Texto citado:
= = = = = = =

Diante disso, dois caminhos colocam-se para os estudos de carreira: repensar os estudos das carreiras organizacionais e propor novas formas para sua análise ou alargar o campo de estudo das carreiras de base psicossocial, ou seja, aquelas não construídas no interior de uma empresa, antes nomeadas de não-carreiras, fazendo a proposta de que essas trajetórias no mundo do trabalho também sejam definitivamente chamadas de carreira tanto pelas ciências da gestão, quanto pelas ciências do trabalho, o que ainda não acontece.
O presente artigo optou pela segunda alternativa focando mais na carreira como um processo psicossocial do que um artefato administrativo. Super (1990), Vondracek (1990) e Young, Valach e Collin (2002) já haviam realizado essas tentativas com base no funcionalismo, no interacionismo e no construcionismo social.
Baylin (1989), Sonnefeld e Kotter (1982) e Young e Collin (2000) sugerem que uma forma atual de analisar as carreiras seria pela dialética, assim como Savickas (2002), que não fez um estudo com base na dialética, mas, ao falar da adaptabilidade de carreira, apontava que as "descontinuidades na adaptação psicossocial organizam a dialética do desenvolvimento, que ocorre quando o encontro entre uma tese individual e uma antítese social produz uma nova síntese" (p. 184).

= = = = = = =

Linhas de dados:
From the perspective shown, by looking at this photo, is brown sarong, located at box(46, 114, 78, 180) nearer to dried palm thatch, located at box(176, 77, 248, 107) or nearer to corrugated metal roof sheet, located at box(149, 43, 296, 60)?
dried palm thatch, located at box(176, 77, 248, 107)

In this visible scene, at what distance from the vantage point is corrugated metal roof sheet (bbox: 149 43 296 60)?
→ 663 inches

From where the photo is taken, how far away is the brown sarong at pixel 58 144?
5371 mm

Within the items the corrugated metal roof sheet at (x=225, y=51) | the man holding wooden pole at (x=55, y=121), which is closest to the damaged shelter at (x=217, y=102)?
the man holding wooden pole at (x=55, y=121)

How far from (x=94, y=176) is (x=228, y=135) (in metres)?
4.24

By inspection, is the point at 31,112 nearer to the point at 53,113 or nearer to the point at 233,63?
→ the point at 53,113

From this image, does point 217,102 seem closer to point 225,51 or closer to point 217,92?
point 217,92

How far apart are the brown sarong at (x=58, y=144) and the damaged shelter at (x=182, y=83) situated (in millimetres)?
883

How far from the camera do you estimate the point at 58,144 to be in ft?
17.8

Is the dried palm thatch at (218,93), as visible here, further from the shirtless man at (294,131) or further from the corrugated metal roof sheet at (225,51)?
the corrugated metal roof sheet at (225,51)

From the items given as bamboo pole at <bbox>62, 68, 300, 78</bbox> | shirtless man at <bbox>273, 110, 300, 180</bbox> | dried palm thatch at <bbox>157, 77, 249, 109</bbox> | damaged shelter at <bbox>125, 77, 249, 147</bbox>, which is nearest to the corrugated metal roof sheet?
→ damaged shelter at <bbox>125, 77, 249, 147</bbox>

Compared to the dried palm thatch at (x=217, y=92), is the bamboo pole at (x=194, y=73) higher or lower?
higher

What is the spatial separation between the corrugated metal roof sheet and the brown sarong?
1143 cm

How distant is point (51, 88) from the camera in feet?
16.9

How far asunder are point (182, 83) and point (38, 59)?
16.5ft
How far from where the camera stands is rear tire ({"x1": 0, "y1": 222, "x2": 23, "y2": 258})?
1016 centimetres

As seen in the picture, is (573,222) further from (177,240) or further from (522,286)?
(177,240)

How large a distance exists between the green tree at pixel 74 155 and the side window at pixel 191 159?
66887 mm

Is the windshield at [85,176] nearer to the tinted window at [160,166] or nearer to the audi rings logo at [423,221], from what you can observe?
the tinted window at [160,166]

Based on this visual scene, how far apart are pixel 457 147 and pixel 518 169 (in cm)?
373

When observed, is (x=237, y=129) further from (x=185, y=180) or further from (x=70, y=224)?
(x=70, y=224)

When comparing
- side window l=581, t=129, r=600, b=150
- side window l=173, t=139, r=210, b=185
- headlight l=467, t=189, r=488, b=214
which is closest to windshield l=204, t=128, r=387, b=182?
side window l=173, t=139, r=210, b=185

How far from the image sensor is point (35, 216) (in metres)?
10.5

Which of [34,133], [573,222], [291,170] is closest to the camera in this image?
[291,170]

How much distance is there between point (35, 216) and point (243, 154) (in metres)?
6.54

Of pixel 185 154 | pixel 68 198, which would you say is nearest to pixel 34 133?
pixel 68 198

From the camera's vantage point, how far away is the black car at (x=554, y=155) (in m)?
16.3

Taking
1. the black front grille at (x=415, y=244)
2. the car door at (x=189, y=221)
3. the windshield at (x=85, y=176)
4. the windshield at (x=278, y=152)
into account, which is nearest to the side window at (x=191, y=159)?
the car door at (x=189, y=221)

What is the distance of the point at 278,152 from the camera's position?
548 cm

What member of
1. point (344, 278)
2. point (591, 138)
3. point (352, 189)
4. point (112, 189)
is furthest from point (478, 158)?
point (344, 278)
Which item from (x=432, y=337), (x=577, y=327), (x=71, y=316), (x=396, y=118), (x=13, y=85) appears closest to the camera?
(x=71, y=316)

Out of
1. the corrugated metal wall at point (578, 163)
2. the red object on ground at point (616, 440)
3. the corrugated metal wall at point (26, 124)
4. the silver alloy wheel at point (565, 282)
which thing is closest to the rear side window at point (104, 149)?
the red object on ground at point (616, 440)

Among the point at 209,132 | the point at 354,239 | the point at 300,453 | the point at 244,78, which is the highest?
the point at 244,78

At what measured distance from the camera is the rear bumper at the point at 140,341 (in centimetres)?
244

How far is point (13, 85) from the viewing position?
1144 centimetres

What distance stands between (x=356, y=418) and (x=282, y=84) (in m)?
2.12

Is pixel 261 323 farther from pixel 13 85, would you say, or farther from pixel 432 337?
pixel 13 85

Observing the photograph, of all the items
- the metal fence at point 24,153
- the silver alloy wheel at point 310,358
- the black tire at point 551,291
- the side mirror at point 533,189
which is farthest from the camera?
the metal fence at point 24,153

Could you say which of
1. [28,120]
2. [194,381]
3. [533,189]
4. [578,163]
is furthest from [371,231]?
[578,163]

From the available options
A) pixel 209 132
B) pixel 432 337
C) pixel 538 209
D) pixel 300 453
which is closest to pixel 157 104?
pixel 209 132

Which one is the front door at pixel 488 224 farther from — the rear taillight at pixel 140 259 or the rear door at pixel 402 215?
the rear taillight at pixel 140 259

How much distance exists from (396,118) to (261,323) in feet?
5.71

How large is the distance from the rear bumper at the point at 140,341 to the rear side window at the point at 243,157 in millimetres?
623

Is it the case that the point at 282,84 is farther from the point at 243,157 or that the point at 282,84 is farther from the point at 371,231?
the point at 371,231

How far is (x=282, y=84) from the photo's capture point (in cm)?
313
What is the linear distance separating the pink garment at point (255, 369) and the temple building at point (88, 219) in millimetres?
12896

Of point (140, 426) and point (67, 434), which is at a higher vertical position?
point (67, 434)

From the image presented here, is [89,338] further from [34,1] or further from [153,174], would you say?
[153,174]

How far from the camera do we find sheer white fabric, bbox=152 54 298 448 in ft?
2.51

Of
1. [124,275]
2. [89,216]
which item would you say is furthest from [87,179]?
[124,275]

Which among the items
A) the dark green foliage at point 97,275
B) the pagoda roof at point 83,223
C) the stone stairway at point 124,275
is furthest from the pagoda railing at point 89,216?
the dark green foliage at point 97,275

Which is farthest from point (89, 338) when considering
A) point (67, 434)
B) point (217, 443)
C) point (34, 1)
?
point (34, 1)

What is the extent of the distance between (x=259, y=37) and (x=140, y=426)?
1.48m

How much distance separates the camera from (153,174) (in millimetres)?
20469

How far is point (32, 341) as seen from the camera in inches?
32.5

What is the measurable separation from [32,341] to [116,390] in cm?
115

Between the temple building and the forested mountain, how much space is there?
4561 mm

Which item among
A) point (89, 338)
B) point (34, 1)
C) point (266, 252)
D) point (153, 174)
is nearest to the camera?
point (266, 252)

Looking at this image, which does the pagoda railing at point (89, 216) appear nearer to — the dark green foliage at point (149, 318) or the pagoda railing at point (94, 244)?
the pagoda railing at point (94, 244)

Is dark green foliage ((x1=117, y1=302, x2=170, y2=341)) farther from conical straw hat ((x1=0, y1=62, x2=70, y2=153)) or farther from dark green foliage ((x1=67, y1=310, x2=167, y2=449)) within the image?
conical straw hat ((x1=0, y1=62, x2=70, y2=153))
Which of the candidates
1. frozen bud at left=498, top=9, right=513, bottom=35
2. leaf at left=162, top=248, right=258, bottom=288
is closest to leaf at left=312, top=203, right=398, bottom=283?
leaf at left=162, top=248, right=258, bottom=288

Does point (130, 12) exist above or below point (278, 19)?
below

= = = = = = =

Lista de tarefas:
(1) Liste todas as obras citadas no trecho sobre estudos de carreira, com os autores e o ano de cada uma.
(2) Retome o trecho sobre estudos de carreira a partir do ponto em que ele para.

As respostas:
(1)
- Super (1990)
- Vondracek (1990)
- Young, Valach e Collin (2002)
- Baylin (1989)
- Sonnefeld e Kotter (1982)
- Young e Collin (2000)
- Savickas (2002)

(2)
Aceitando o desafio epistemológico e metodológico dos autores citados, será apresentada a proposta da carreira psicossocial, baseada na abordagem dialética, apostando na ideia que essa concepção possa tornar-se, a partir de sua legitimação científica, um enfoque teórico emergente como uma das possíveis explicações para a carreira.
Por que uma abordagem dialética? Se a proposta contemporânea é tentar pensar concepções psicossociais para a carreira "a dialética é um método, através do qual, pode-se compreender a realidade social e também o curso da ação que leva à mudança dessa realidade" (Larsen, 1986, p. 225), pela explicitação das contradições da realidade e dos seus fenômenos, tendo como base a atividade prática concreta do ser histórico.
O método dialético tem como princípio básico que toda concepção nova postulada como síntese deve pressupor concepções anteriores, sendo uma superação delas, que são rejeitadas parcial ou totalmente, pois algo novo (problema que não existia) é confrontado com o conhecimento instituído até aquele momento, instaurando uma contradição entre tese (concepção anterior) e antítese (problemas e concepções emergentes) para gerar uma nova síntese, que é uma superação da tese anterior, sem ser sua substituição total (Larsen, 1986).
A dialética implica uma estruturação espaço-temporal e histórica em suas sínteses, algo estabiliza-se, não há um fluxo incessante sem nenhuma permanência. As carreiras, como construções psicossociais, seriam sínteses possíveis da relação pessoa-mundo do trabalho, vistas como microestruturas não infinitas, pois o pensamento dialético refere-se ao processo mais do que à estabilidade, entretanto, não nega a formação de estruturas, resultantes do processo de estruturação, desestruturação e formação de novas estruturas.
O contexto atual gera insegurança, mas também oportunidades. Não se deve focar somente na fragmentação causada pela flexibilização da organização do trabalho, mas também olhar para as novas formas de carreira e as novas maneiras de analisá-la.
Possibilidades atuais de concepções de carreira (dimensão direcionada ao futuro)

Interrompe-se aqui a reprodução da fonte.